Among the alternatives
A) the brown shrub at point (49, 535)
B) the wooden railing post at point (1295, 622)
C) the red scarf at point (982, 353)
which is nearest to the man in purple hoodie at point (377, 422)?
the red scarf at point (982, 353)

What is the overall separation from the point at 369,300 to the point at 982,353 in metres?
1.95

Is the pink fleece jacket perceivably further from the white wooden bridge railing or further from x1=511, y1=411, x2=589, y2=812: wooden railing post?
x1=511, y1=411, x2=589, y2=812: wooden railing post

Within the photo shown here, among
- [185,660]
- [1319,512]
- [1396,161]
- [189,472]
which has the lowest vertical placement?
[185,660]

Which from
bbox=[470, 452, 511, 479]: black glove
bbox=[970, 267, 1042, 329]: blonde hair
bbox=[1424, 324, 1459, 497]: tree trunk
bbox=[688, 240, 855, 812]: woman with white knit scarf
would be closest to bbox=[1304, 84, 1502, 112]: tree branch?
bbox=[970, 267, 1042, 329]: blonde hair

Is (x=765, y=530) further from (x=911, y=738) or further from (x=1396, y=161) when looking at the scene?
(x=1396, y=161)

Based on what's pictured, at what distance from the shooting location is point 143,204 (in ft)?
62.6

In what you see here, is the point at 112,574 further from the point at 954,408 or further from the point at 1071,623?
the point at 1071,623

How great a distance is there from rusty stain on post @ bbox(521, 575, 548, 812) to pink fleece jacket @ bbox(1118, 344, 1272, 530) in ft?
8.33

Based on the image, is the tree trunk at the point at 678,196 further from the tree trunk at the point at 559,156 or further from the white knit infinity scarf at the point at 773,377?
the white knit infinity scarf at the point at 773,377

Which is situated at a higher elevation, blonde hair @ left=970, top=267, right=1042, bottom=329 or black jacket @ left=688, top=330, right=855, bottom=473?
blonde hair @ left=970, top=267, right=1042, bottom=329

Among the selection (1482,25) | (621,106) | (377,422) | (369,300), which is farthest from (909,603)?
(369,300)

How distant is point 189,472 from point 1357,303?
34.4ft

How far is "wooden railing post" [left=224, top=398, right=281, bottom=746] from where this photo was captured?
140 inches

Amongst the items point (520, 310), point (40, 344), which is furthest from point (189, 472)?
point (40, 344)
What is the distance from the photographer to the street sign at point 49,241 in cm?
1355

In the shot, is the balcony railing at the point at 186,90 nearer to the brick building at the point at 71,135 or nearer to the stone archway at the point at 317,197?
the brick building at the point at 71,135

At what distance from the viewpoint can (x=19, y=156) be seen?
——————————
§ **THE REQUEST**: Rewrite every line from the one containing "In the shot, is" through the last line of the rows as a Markdown table with the columns No. and Text, numbering each line and leaving out blank lines.

§ **CORRECT OUTPUT**:
| No. | Text |
|---|---|
| 1 | In the shot, is the balcony railing at the point at 186,90 nearer to the brick building at the point at 71,135 or nearer to the stone archway at the point at 317,197? |
| 2 | the brick building at the point at 71,135 |
| 3 | At what distance from the viewpoint can (x=19, y=156) be seen? |